El sector residencial, clave en la mejora del ahorro y la eficiencia energética

Es difícil explicar cómo evolucionará el sector de la eficiencia energética sin comprender primero el contexto energético en el que nos encontramos.

Según señala el informe World Energy Outlook 2014, editado por la Agencia Internacional de la Energía (AIE) y publicado recientemente, la demanda de energía mundial se incrementará en un 37% hasta el año 2040.

En la misma línea, el precio de la energía continuará su escalada, como ha sucedido en los últimos tiempos.

Por ello, no es de extrañar que la eficiencia energética se perfile como un elemento fundamental para aliviar la presión del suministro.

La situación es más palpable en países con una gran dependencia energética del exterior, como España, cuya dependencia de la importación de energía asciende a un 76%, considerablemente por encima de la media europea. El Informe GTR. Estrategia para la rehabilitación.

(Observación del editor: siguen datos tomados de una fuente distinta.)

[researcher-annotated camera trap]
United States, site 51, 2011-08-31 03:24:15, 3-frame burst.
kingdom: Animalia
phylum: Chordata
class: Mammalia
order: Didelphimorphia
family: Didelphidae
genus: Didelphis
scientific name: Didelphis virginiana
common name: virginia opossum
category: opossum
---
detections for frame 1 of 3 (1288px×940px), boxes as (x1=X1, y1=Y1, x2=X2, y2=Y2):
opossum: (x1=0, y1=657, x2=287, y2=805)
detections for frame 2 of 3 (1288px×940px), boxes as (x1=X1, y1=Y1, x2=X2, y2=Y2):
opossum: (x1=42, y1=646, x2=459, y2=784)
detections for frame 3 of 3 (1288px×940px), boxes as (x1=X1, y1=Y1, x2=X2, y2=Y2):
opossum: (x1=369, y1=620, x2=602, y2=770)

Claves para transformar el sector de la edificación en España destaca que la eficiencia energética resulta clave para equilibrar el déficit comercial y considera “paradójico” que no sea ahora mismo una cuestión prioritaria.

Dependencia energética

Las cifras hablan por sí mismas. Cada año, España gasta en torno a 60.000 millones de euros en importar energía primaria, lo que equivale al 6% del PIB. No hay duda que mejorar en eficiencia energética supondría un gran desahogo para las arcas públicas. A ellos hay que sumar la también nada desdeñable cantidad de millones que gastamos en la compra de derechos de CO2. Pero además de los motivos económicos, no podemos olvidar que nuestro país está comprometido con la eficiencia energética a nivel comunitario e internacional.

La Unión Europea lleva años impulsando medidas en este sentido, entre ellas, la Directiva 2012/27/UE del Parlamento Europeo y del Consejo de 25 de octubre de 2012, relativa a eficiencia energética.

Parte del contenido de esta normativa afecta directamente al parque inmobiliario, que en el conjunto de la Unión Europea representa el 40% del consumo de la energía.

En España, un tercio de la energía primaria adquirida por nuestro país se destina a edificios. En el sector residencial, el 47% del consumo de energía se destina a climatización; un porcentaje que aumenta hasta el 74% cuando se suma el consumo energético derivado del ACS1.

A tenor de estas cifras, la eficiencia energética en este sector, además de beneficios medioambientales y sociales, genera un efecto positivo sobre el bolsillo de propietarios y comunidades de vecinos.

Este beneficio económico tiene dos vertientes. Por un lado, en muchos casos los propietarios y comunidades de vecinos ven su inversión amortizada con los ahorros en la factura de energía de su vivienda. Mejorar la eficiencia energética de sus instalaciones supondrá pues un ahorro tangible y que aumentará más a medida que se incrementen los precios de la energía.

Por otro lado, la inversión en eficiencia energética en edificios residenciales puede revalorizar hasta un 10% el precio de vivienda como consecuencia del efecto llamado “Plusvalía verde”, que básicamente significa que las viviendas energéticamente más eficientes obtienen un precio de venta más elevado en el mercado inmobiliario. La Asociación de Empresas de Servicios Energéticos eleva la cifra de revalorización de la vivienda eficiente hasta un 20%.

Planes de las administraciones

Actualmente están en marcha distintos planes institucionales para impulsar las mejoras de eficiencia energética en el sector residencial, pero para lograr los objetivos, propietarios y Administradores de Fincas, como gestores de los edificios, juegan un papel fundamental.

Primero se deben conocer las posibilidades que tiene cada edificio, cada instalación. En segundo lugar estudiar su rentabilidad, para amortizar la inversión que suponen las medidas de mejora con los ahorros conseguidos. En el contexto actual, es difícil apostar por propuestas que conllevan un gasto extra o derramas para los propietarios. En tercer lugar, y una vez implementadas las medidas de mejora, asegurarse que los beneficios se prolongan el tiempo.

La respuesta a todo ello la encuentran en una empresa de servicios energéticos, capaz de llevar a cabo las mejoras en poco tiempo, apostando por las últimas tecnologías y siempre, con las máximas garantías.

Todos formamos parte del reto medioambiental, todos podemos hacer algo para disminuir el consumo de energía y las emisiones de CO2. La ventaja, es que podemos hacerlo sin que suponga un desgaste económico y, sobre todo, haciendo que se traduzca en una mejora de nuestro bienestar a todos los niveles.

(1) Datos recabados por el Instituto para la Diversificación y el Ahorro de Energía (IDEA).